Well, as always, it depends on what you plan on doing with it.
Do you simply want something that’s fast and will do pretty much anything that you might throw at it without any hitches?
Get an NVMe, PCIe 3.0 SSD. It’ll last you for as long as you plan on using it, it isn’t all that expensive, and fast enough for practically everything you need.
Do you need cheap storage for storing lots of files without resorting to a painfully slow HDD?
Look into SATA SSDs or NVMe, PCIe 3.0 SSDs. Some SATA SSDs can be cheaper than the NVMe counterparts, and you’ll most likely have more SATA ports on your motherboard than you do M.2 slots, so SATA SSDs edge it out here.
Do you need the fastest, no-compromise performance?
Well, that’s easy. Just get a good NVMe, PCIe 4.0 SSD. It’ll be so fast, you won’t know what to do with it, and it’ll absolutely chew through anything you throw at it.
What Is NVMe?
NVMe is an interface specification that allows your computer to efficiently communicate and use your storage.
What Is AHCI?
AHCI is the predecessor to NVMe and is an interface specification that allows your computer to communicate and use your storage.
What Is SATA?
SATA is a type of interface that you use to connect your storage to your computer. It is slower than modern alternatives.
What Is PCIe?
PCIe is a type of interface that you use to connect your storage to your computer. It allows for extremely fast and efficient storage reads and writes.
It’s the same thing your GPU uses to communicate with your computer.
What Is M.2?
M.2 is a form factor for computer storage.

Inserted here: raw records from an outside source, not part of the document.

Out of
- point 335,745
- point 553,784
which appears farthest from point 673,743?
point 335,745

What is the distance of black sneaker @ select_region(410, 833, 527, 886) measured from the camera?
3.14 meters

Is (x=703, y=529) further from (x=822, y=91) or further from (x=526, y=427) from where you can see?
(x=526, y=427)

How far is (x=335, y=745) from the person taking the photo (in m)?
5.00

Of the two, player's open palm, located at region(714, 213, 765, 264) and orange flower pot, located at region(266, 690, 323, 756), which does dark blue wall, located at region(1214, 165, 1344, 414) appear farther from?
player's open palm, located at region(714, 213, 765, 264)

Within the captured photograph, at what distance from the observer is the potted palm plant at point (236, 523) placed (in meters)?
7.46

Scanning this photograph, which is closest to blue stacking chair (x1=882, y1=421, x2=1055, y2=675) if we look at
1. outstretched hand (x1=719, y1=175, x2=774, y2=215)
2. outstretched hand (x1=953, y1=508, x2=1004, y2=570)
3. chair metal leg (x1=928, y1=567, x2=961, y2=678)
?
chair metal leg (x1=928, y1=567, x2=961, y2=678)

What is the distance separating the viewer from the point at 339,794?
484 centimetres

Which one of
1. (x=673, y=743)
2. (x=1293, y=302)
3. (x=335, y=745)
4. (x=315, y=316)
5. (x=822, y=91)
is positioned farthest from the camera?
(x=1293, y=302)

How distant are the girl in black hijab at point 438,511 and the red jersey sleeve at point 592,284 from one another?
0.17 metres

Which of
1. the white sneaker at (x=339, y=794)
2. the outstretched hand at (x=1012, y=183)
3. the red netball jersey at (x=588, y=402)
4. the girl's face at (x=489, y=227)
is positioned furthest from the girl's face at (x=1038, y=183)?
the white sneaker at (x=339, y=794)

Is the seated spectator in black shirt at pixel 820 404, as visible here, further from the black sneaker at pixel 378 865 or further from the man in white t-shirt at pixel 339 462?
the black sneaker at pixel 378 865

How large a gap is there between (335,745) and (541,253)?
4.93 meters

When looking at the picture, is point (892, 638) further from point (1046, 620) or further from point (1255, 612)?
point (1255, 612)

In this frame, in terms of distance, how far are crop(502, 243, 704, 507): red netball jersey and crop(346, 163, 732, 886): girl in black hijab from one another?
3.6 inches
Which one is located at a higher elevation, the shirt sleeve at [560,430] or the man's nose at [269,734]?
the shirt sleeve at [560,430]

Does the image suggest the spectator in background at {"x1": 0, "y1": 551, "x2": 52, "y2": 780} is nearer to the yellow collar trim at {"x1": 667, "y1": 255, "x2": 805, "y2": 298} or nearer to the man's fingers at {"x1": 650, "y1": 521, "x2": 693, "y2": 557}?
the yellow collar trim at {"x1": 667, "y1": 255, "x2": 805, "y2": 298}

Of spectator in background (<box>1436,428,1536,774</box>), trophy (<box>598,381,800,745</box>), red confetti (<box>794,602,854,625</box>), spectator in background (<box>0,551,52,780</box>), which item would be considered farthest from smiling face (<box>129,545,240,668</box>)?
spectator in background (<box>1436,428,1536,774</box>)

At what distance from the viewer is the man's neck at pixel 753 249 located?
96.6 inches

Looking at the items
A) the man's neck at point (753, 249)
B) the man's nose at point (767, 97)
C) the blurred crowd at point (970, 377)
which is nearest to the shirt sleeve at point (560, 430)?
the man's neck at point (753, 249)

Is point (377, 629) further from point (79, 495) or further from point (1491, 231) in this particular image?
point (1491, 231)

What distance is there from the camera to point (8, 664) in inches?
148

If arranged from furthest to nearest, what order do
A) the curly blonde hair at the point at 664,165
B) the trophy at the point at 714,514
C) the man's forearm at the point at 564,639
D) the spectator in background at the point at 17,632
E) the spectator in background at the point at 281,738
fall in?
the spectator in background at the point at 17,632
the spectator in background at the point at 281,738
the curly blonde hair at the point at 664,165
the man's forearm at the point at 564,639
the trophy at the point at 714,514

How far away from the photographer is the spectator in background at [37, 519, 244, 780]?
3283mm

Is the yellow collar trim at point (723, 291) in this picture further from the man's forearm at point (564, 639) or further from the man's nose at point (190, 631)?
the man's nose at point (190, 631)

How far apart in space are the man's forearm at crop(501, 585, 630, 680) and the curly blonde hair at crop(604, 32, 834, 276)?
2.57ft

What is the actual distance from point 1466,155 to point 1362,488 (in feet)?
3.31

There are many different M.2 lengths, the most common of which being 2280.
Are NVMe SSDs Better Than SATA SSDs?
In pretty much every way, yes.
Are NVMe SSDs Better for Gaming?
Not really, no.
There are certain technologies being developed—like Microsoft’s DirectStorage—that might bring significant gaming performance improvements through using high-speed drives, but for now, you’re not going to see many performance improvements in gaming with an NVMe drive.
Are NVMe SSDs Better for Professional 3D Work?
Absolutely. Especially if you’re working with dense scenes, simulation data, uncompressed files, etc.
Time is money, and if you’re waiting around for things to load, you’re burning money.
So a fast NVMe SSD that can load those files up is immensely useful—this is of course if your software can actually use the performance provided by NVMe drives.
Are SATA SSDs Obsolete?
Not really. SATA SSDs serve a niche that I don’t think will go away for a while.
They provide fast enough storage at very reasonable prices. So for most storage needs, SATA SSDs are completely fine. Whereas NVMe SSDs are really only useful for certain special applications that can actually use their speed.
Is NVMe the Same as M.2?
They’re not. NVMe is an interface specification.
M.2 is a form factor. Most NVMe drives come in the M.2 form factor.
Are PCIe and NVMe the Same Thing?
They’re not. NVMe is an interface specification. PCIe is an interface.
NVMe drives use PCIe as the interface.
Can I Use NVMe and SATA SSDs Together?
Absolutely. You can use all sorts of different storage types and it’ll work fine.
Over to You
Hopefully, that explains everything you need to know about the difference between what NVMe is and how it relates to SSDs!